Embedded mode
SQE can run the full query engine in-process, with no server and no network.
sqe-cli in embedded mode starts DataFusion, the Iceberg reader, and the same
SQL planner locally — inside the CLI process. This is the fastest path for
querying a warehouse from a laptop, a CI job, or a script.
Four warehouse modes:
- In-memory (
--memory): a transient DataFusion catalog. Nothing is persisted. Good for ad-hoc SQL and testing SQL functions. - Filesystem warehouse (
--warehouse PATH): an Iceberg warehouse on local disk or object storage with no catalog service. SQE walks the path formetadata.jsonfiles and treats the prefix as the catalog. The “Iceberg without a catalog” case. - Persistent SQLite catalog (
--catalog-backend sqlite): a durable single-node catalog backed by a local SQLite file. Survives restarts. - Cloud catalogs embedded: Glue and S3 Tables can be attached directly, with no coordinator, using the standard AWS credential chain.
See the quickstarts:
- Embedded: query local and remote files
- Embedded: persistent local catalog (SQLite)
- Embedded: attach multiple catalogs
In-memory
sqe-cli --embedded --memory -e "SELECT 1 AS one"
+-----+
| one |
+-----+
| 1 |
+-----+
Filesystem warehouse (no catalog service)
Point at a directory; SQE reads the Iceberg metadata directly. No Polaris, no Glue, no metastore.
sqe-cli --embedded --warehouse /data/warehouse \
-e "SELECT COUNT(*) FROM sales.orders"
This is the catalog-free Hadoop mode. Writes need atomic rename, which object
stores do not all provide, so this mode is read-oriented; for writes use a real
catalog. The same backend powers the [catalog.backend] type = "hadoop" server
config.
Cloud catalogs embedded
The embedded engine can attach a Glue or S3 Tables catalog directly, with no
coordinator. Pass --catalog-backend plus the cloud warehouse; credentials come
from the standard AWS provider chain (AWS_PROFILE, instance profile, SSO).
These catalogs attach read-only (query, not write); use the server for writes.
Requires the aws cargo feature (default-on).
# AWS Glue Data Catalog (warehouse is an s3:// prefix)
AWS_PROFILE=analytics sqe-cli --embedded \
--catalog-backend glue \
--catalog-warehouse s3://my-bucket/warehouse --region eu-example-1 \
-e "SELECT * FROM glue.analytics.events LIMIT 10"
# AWS S3 Tables (warehouse is the table-bucket ARN)

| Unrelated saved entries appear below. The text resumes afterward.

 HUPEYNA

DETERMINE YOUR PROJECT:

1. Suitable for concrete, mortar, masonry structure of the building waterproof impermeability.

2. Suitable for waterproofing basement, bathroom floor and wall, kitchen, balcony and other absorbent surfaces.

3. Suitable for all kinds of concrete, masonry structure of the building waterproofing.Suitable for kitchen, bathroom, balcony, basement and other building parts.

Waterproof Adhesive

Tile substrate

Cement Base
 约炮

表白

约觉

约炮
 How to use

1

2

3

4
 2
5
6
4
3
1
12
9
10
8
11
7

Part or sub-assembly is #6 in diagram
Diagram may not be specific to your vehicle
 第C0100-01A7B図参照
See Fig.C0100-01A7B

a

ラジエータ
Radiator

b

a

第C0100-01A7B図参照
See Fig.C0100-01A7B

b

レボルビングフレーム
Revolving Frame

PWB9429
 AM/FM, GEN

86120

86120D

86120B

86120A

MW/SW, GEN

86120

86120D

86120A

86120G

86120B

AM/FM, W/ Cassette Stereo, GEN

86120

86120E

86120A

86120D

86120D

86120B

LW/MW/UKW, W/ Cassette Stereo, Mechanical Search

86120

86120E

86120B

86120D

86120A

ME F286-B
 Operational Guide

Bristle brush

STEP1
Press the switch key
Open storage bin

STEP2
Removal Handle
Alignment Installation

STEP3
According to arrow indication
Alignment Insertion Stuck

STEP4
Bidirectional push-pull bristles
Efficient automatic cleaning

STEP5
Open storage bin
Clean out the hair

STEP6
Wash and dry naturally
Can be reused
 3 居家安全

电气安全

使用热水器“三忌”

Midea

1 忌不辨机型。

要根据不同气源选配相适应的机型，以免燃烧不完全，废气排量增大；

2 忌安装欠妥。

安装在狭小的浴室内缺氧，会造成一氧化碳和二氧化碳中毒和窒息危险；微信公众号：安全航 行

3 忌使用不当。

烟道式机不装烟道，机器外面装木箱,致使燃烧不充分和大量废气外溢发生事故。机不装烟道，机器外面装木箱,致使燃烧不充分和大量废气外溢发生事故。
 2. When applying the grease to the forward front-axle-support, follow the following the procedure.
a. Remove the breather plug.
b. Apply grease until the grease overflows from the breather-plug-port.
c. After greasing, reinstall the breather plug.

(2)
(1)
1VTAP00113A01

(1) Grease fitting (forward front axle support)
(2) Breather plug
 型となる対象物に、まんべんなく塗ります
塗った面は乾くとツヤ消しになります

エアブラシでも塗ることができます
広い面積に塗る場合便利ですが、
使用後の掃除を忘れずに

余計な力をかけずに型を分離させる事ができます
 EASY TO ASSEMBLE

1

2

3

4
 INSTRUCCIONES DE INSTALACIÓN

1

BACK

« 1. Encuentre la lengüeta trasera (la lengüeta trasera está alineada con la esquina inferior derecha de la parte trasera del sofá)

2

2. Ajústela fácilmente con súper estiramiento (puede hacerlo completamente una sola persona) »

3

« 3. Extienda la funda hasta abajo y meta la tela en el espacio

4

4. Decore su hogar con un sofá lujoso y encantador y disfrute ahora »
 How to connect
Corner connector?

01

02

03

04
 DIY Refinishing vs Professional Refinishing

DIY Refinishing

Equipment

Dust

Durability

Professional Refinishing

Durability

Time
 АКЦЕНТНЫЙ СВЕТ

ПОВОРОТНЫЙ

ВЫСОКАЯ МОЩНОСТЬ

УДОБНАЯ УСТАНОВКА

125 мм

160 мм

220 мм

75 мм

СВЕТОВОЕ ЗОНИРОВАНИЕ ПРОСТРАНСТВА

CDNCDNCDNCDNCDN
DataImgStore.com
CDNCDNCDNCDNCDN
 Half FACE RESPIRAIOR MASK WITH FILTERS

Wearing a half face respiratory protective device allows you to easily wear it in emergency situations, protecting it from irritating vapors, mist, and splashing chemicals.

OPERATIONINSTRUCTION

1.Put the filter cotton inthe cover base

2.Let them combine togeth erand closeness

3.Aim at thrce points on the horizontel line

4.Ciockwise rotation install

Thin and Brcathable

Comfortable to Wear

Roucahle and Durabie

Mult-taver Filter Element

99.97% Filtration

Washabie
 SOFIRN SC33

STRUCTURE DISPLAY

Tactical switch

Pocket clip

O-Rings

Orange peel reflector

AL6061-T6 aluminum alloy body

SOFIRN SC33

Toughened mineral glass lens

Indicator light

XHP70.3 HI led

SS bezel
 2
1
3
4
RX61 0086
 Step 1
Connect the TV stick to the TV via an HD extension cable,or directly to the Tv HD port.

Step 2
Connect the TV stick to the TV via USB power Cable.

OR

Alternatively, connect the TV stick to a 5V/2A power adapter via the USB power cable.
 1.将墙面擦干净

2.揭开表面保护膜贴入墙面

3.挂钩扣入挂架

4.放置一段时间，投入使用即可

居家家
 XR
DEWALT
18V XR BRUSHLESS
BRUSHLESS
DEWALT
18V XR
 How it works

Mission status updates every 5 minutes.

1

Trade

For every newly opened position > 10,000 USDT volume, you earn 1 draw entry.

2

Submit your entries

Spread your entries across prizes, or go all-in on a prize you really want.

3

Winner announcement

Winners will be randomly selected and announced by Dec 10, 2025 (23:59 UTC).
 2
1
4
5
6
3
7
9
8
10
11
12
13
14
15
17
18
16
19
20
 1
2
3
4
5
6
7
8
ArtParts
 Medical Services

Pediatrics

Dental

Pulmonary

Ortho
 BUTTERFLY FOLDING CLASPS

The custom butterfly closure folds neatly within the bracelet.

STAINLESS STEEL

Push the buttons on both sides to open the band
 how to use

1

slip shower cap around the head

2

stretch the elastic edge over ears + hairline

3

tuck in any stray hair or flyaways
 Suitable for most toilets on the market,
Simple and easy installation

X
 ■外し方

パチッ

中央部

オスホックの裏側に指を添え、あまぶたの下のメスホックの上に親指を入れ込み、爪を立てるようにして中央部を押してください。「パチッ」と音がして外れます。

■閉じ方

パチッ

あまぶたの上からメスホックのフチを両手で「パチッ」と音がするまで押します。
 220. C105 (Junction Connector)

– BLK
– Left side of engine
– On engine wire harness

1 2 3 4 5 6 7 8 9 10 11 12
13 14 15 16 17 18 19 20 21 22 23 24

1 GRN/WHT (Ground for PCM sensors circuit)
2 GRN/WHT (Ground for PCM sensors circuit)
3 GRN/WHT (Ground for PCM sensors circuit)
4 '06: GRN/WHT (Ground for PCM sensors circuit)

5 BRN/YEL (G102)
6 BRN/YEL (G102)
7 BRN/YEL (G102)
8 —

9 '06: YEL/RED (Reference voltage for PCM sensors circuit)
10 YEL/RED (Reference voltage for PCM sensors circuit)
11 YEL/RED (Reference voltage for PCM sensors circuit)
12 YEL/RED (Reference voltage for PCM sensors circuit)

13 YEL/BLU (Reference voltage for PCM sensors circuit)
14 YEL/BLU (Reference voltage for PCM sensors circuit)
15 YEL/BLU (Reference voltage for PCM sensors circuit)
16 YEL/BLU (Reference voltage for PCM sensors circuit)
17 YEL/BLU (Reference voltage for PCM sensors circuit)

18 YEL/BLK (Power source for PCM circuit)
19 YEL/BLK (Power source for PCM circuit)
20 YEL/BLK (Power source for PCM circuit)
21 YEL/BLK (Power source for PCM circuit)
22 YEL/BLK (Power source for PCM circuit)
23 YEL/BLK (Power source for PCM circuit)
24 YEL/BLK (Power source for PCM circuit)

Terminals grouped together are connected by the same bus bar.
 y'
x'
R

AWS_PROFILE=analytics sqe-cli --embedded \
--catalog-backend s3tables \
--catalog-warehouse arn:aws:s3tables:eu-example-1:ACCOUNT:bucket/NAME \
--region eu-example-1 \
-e "SHOW SCHEMAS"
The catalog mounts under the backend name by default (glue. / s3tables.);
override with --catalog-name.
How it is tested
crates/sqe-cli/tests/cli_smoke.rs: binary-level flag parsing, exit codes, mutually-exclusive flag rejection, and the--embedded --memoryhappy path.- The catalog spec parser (
NAME=PATH) is validated for empty names, missing separators, and dotted names.
Notes
--memoryand--warehouseare mutually exclusive.- Local-path TVFs (
read_csvand friends) work in embedded mode; the embedded engine enablesallow_local_pathsso a laptop user can read local files. - Embedded mode authenticates the OS user against the configured catalog’s credential source, not OIDC; there is no server to pass tokens through.